Following the natural design principles of photosynthesis, scientists in the new ASU center will investigate how to make artificial analogs of these catalysts and light harvesting units, and how to put them together to build a complete system that uses sunlight to oxidize water (producing oxygen gas) and make hydrogen or other fuels.
"This project demonstrates the best of chemistry and biochemistry research," said William Petuskey, chair of ASU's chemistry and biochemistry department. "It combines the creativity of making new molecules that have not existed before with the purpose of designing in functionality that converts solar light to other useful forms of energy. This effort is the culmination of groundbreaking research that will lead to establishing bioenergy as a major field of research and economic development."
ASU principal investigators on the project in addition to Gust include: professors James Allen, Petra Fromme, Giovanna Ghirlanda, Anne Jones, Yan Liu, Ana Moore, Thomas Moore, Kevin Redding, Dong-Kyun Seo and Hao Yan, as well as Clark Miller from the Consortium for Science, Policy & Outcomes (CSPO).

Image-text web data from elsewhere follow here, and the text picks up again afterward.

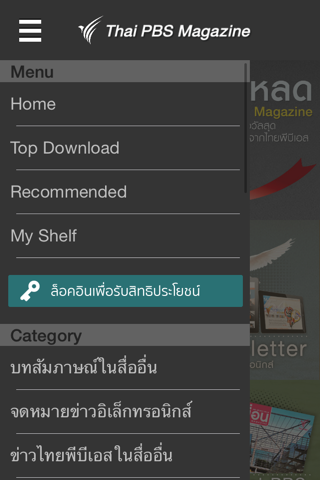 Thai PBS Digital Mag screenshot 3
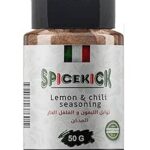 توابل الليمون و الفلفل الحار المدخن 50 جرام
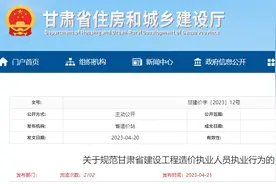 关于规范甘肃省建设工程造价执业人员执业行为的通知图片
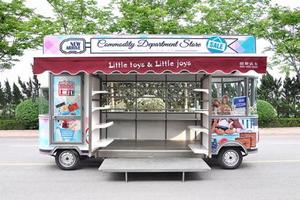 Carro de Comida Móvil OEM al por Mayor, Carro Comercial Personalizado para Venta de Hot Dogs, Camión de Comida al por Mayor - Product Image 1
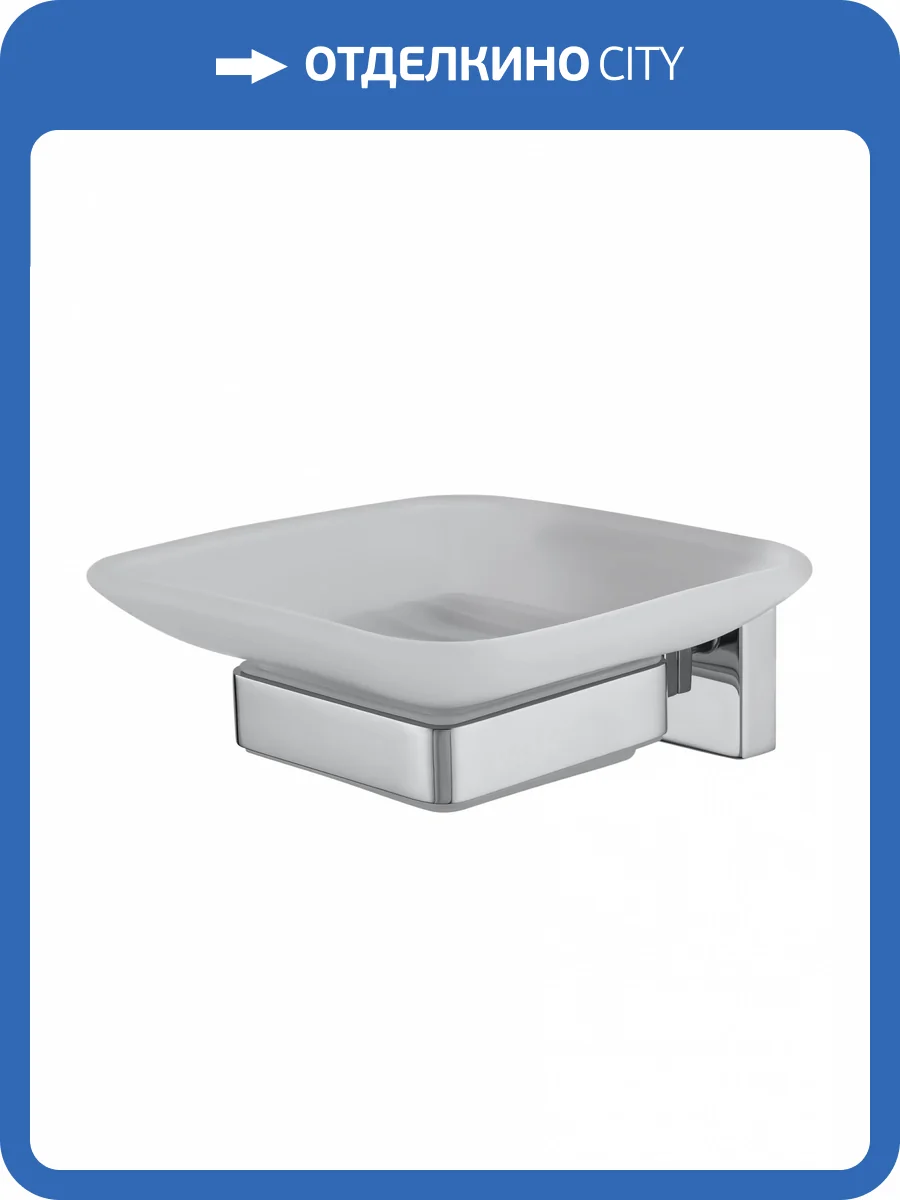 Мыльница Wonzon & Woghand WW-9722 хром фото 5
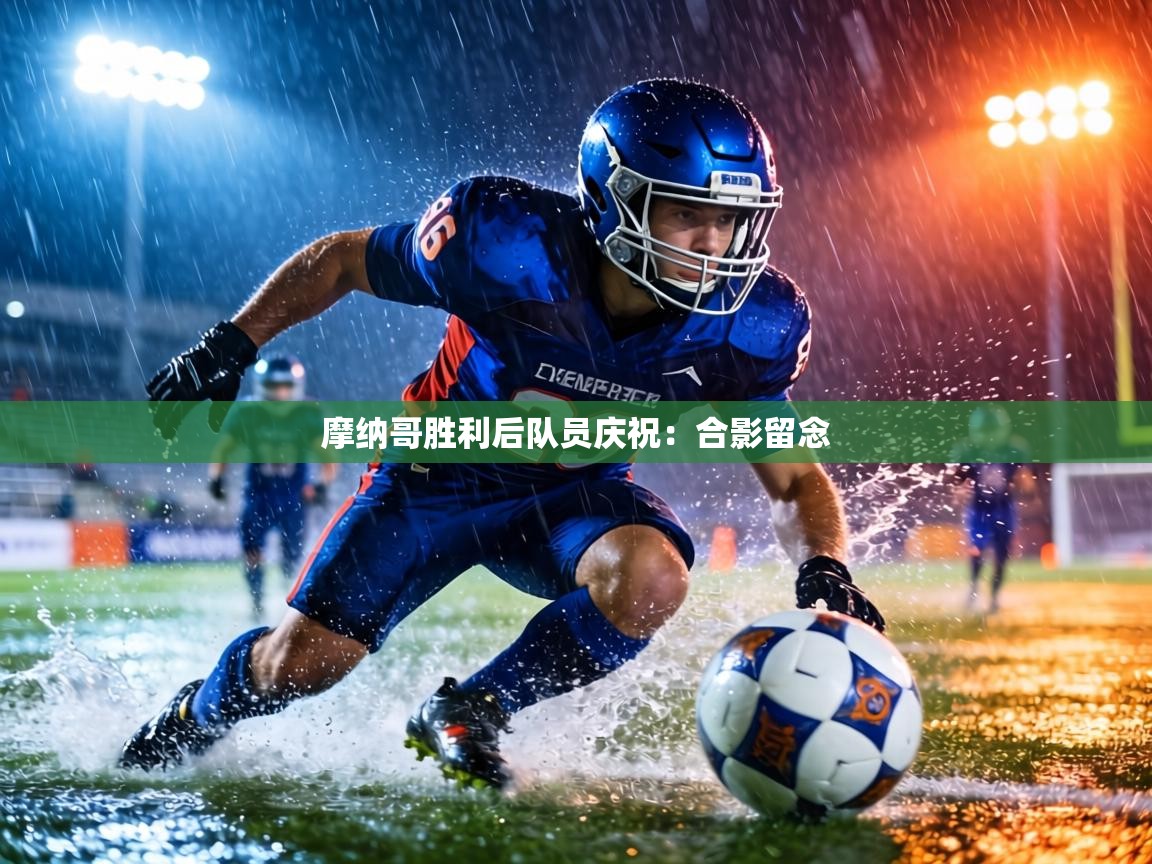 摩纳哥胜利后队员庆祝：合影留念  第1张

The 46 EFRCs, each funded at $2 to $5 million per year for an initial five-year period, were selected from a pool of some 260 applications. Researchers at the newly formed EFRCs will take advantage of new capabilities in nanotechnology, high-intensity light sources, neutron-scattering sources, supercomputing and other advanced instrumentation in an effort to lay the scientific groundwork for fundamental advances in solar energy, biofuels, transportation, energy efficiency, electricity storage and transmission, clean coal and carbon capture and sequestration, and nuclear energy. For more information on the EFRC program, go to: www.sc.doe.gov/bes/EFRC.html.
ASU's center is one of 16 EFRCs funded by the American Recovery and Reinvestment Act. The criterion for providing an EFRC with Recovery Act funding was job creation. The EFRCs chosen for funding under the Recovery Act provide the most employment for postdoctoral associates, graduate students, undergraduates and technical staff, in keeping with the Recovery Act's objective to preserve and create jobs and promote economic recovery.
"The ASU center will not only investigate new scientific realms, but also study how best to incorporate new discoveries about energy into useful technology and the fabric of everyday life," Gust said.